_Document section_:
----

The studies in all school curricula must be evaluated in terms of social worth. For example, what is the purpose of teaching history? Is it to give the pupil a chronology of dates and a catalogue of ignoble kings and bloody battles, or is it to give the pupil the meaning of social evolution, social progress, social inheritances, the rise of social needs?[XXV-13]
Educational sociology holds the theory that training for unselfish social living is as important as training for individual pecuniary success. It is engaged at the present time in working out techniques for introducing every member of the public schools to the sociological viewpoint. The names under which such techniques appear is immaterial, whether as community civics, American history studies, elementary social science, or elementary sociology. The next few decades will undoubtedly be marked by the rapid spread of educational sociology.
Chapter XXVI
The Sociology of Modern Christianity
In a foregoing chapter the invaluable contribution of the Hebrews to social thought was presented; the attack of the prophets on social injustice was the outstanding feature. In another chapter the emphasis by Jesus upon love as a dynamic societal principle was described. In the centuries which followed the beginning of the Christian era, the Church apotheosized beliefs, creeds, dogmas. Near the close of the nineteenth century a renaissance of the social teachings of Jesus occurred.
The trio of writers who brought forward the social ideals of Christianity in a new, positive, and stimulating way in the closing decades of the last century were Washington Gladden, Josiah Strong, and Richard T. Ely. All three of these men began about 1885 to discuss in print the social content of Christianity. These men had been aroused by the apparent impotence of the Christian Church in face of the increasing power of capitalism. While many church leaders allowed themselves to be carried along in the powerful arms of capitalism, there were a few who perceived the wreck of human lives that was often left in the wake of the capitalistic movement. These individuals, while not blind to the social values of capitalism, were in touch with the laboring man, and by these contacts caught the social need of the hour. In this social crisis they heard the still, small voice coming down through the centuries, even the voice of Jesus as he spoke in behalf of the poor and outcast.
It was Washington Gladden who startled and even angered the world of religious and economic thought by protesting against the acceptance of “tainted money.” By this term he referred to money which had been made under a capitalistic system at the expense of the lives of men, women, and little children in the industrial processes. Dr. Gladden weathered the storm of protest and gave the capitalistic world a new concept which, while it aroused anger, also brought introspection and a new type of social conscience into the lives of many Christians.

----

_Supplied records_:
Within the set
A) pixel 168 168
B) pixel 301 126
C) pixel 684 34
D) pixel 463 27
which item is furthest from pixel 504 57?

----

_What you need to do_:
(1) Sum up the passage on social thought in two sentences.
(2) For each statement, say whether it agrees with the passage on social thought, giving yes or no and quoting the deciding words: (a) Gladden, Strong, and Ely began to write about the social content of Christianity around 1885. (b) The names given to the techniques of educational sociology are of great importance. (c) Gladden's protest against "tainted money" provoked no anger.
(3) Carry the passage on social thought forward from its final sentence.

_Task results_:
(1) Educational sociology judges school studies by their social worth, holds that training for unselfish social living is as important as training for individual pecuniary success, and is expected to spread rapidly in the coming decades. The following chapter describes how, beginning about 1885, Washington Gladden, Josiah Strong, and Richard T. Ely brought forward the social ideals of Christianity in response to the church's apparent impotence before capitalism, with Gladden protesting against the acceptance of "tainted money."

(2)
(a) Yes: "All three of these men began about 1885 to discuss in print the social content of Christianity."
(b) No: "The names under which such techniques appear is immaterial"
(c) No: "startled and even angered the world of religious and economic thought"

(3)
It was Dr. Gladden’s contention that employer and employee ought to be friends, because they are so closely associated. It is a very large part of the business of the employer to maintain sympathetic relations between himself and his employees.[XXVI-1] If the business man will not let his fellowmen share in his prosperity, he will become in spite of himself a sharer in their adversity.
The attitude of Dr. Gladden toward the acceptance of railway passes by the clergy attracted widespread attention. He came to the conclusion that a railroad company is bound to render an equal service to all the people; its business is not to show special favors to the representatives of either religion or charity.[XXVI-2] “What it has no right to give me, I have no right to take, and for several years I have not taken it; I pay the regular fare as all my neighbors do or ought.”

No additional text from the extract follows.